2012年2月13日星期一

Student loans always are due, no matter how long overdue

By  Kathy Lynn Gray
The Columbus Dispatch Monday February 13, 2012 5:24 AM
If you think the student loan you took out years ago but never repaid won’t come back to haunt you, think again.
The debt could land you in federal court, pleading your case before a U.S. district judge.
“There’s no statute of limitations on student loans,” warned Assistant U.S. Attorney Deborah F. Sanders. “That debt is growing, and you still owe it.”
Sanders handles the student-loan default cases that come through the U.S. attorney’s office for the southern half of Ohio. Her office is pursuing about 400 cases.
“We get them because the (federal) Education Department has not been able to collect after many, many attempts,” Sanders said. “If it comes to our office, borrowers have had a lot of chances to pay.”
Defendants fall into two camps: those who don’t pay, and those who can’t, she said.
Usually the loans are years overdue, sometimes as long as 20 years. By that time, a large chunk of the money owed is interest that has accrued and compounded over the years.
In one case filed last year, the defendant owed $160,000, including nearly $25,000 in accrued interest on the 10-year-old loan. On another 10-year-old loan, nearly $40,000 of the $101,000 owed was interest.
If federal lawyers obtain a judgment against a debtor, the government can collect the money in a variety of ways. Wages and savings and checking accounts can be garnisheed, and tax refunds can be diverted, Sanders said. “We have a pretty good rate of collection.”
The court also can set up payment plans once a judgment has been made.
Unlike many other types of debt, student loans cannot be dismissed through bankruptcy except in rare situations, said Stephanie Dailey, a Columbus lawyer who specializes in bankruptcies.
“It’s almost impossible to get out of student-loan debt,” Dailey said. A debtor has to have a dire hardship, such as being completely disabled, she said.
About half the people who come to her with financial difficulties have student-loan debt, Dailey said. She advises them to approach the lender and try to get on a payment plan so that interest doesn’t continue to pile up.
“A lot of people will just stick their head in the sand and hope it’ll go away,” she said. “ Instead, they should let the creditor know they’re having trouble paying and ask for help.”
Dailey herself has nearly $100,000 in student-loan debt from law school. She has deferred her loans — postponed paying them with the blessing of the lender — when paychecks were lean. Interest continues to accrue during a deferral, but the lender won’t turn the loan over to collectors.
The number of student-loan defaults that went to federal court rose significantly in the late 1990s as the Justice Department pushed for collection. Nationwide, 1,142 default cases were filed in 1995; that number surged to 24,404 by 2000. But the number has fallen back since then as the Education Department has set up other ways to collect the debts, Sanders said.
At the same time, students are taking on more debt to attend college.

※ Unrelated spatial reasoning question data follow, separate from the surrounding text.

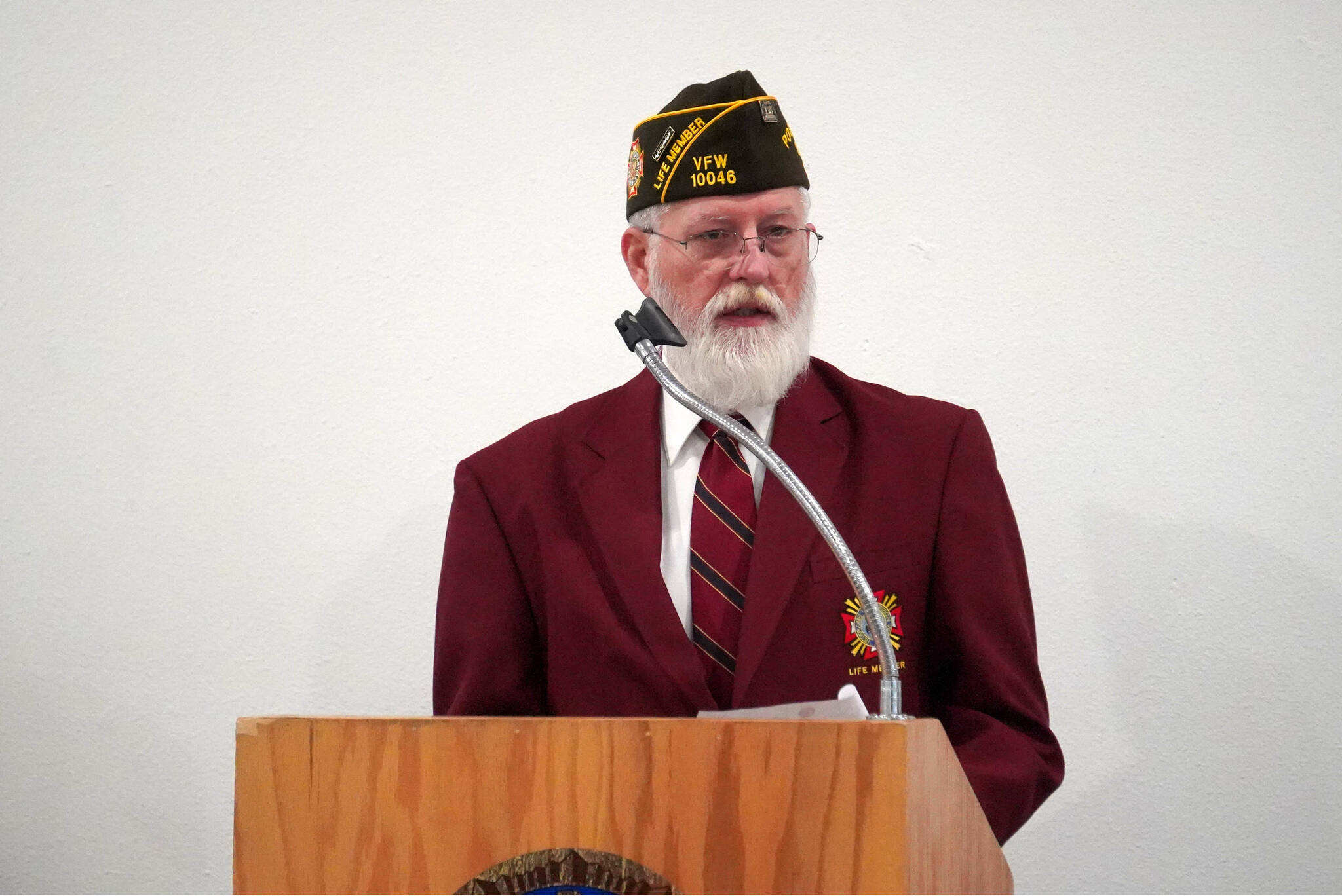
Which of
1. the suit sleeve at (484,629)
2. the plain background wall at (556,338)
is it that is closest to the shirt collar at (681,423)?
the suit sleeve at (484,629)

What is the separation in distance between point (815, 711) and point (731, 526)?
565 mm

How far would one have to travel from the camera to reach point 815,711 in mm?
1033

In 2010, the average was $25,250, up 5 percent from the previous year, according to a study by the Project on Student Debt. The average in Ohio was $27,713. An estimated $1 trillion in total student loans is outstanding nationwide.
The default rate in 2009, the most-recent data available, was 8.8 percent. That includes borrowers with loan repayments due between Oct. 1, 2008, and Sept. 30, 2009. An estimate of the total amount of loan money in default is not available.
A survey released last week by the National Association of Consumer Bankruptcy Attorneys found that 81 percent of bankruptcy lawyers said the number of potential clients with student-loan debt has increased “significantly” or “somewhat” in the past three or four years.
The association thinks that student-loan debt could create an economic threat to the country as serious as the home-mortgage crisis did in the late 2000s.